• **Information**:
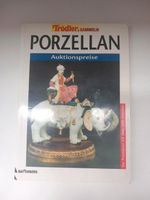 Porzellan Buch Nordrhein-Westfalen - Neuss Vorschau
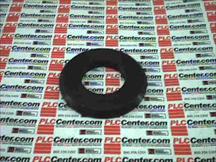 BURGMASTER 0235035-00A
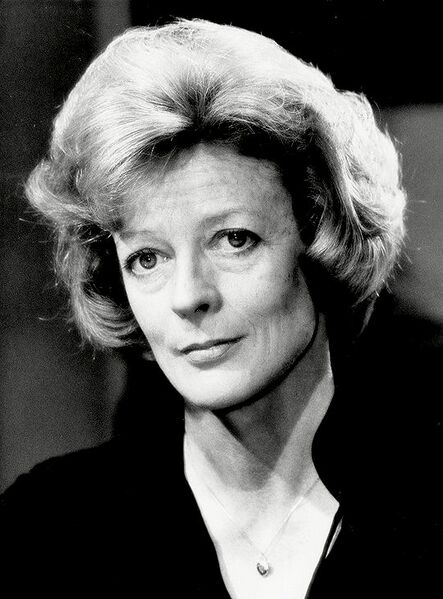File:Maggie Smith 90s.jpg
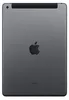 APPLE Ipad 8 10.2 2020 A2270 WIFI only -  / Produktbild-Vorschau 20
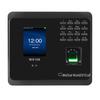ZKTECO WX108 Face & Fingerprint Attendance Machine CN plug (adapter included)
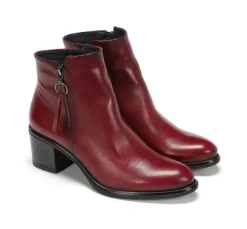 Fluchos Dorking By Fluchos|Calzado Casual><noscript><img width=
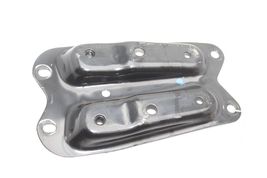 06-07 SUBARU IMPREZA 2.5I WAGON FRONT SUBFRAME BRACKET Q8573 image 10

• **Task objective**: Convert the seven rows above into a numbered list, leaving out blank lines and the pictures.

• **Answer to this exercise**:
1.  Porzellan Buch Nordrhein-Westfalen - Neuss Vorschau
2.  BURGMASTER 0235035-00A
3. File:Maggie Smith 90s.jpg
4.  APPLE Ipad 8 10.2 2020 A2270 WIFI only -  / Produktbild-Vorschau 20
5. ZKTECO WX108 Face & Fingerprint Attendance Machine CN plug (adapter included)
6.  Fluchos Dorking By Fluchos|Calzado Casual><noscript><img width=
7.  06-07 SUBARU IMPREZA 2.5I WAGON FRONT SUBFRAME BRACKET Q8573 image 10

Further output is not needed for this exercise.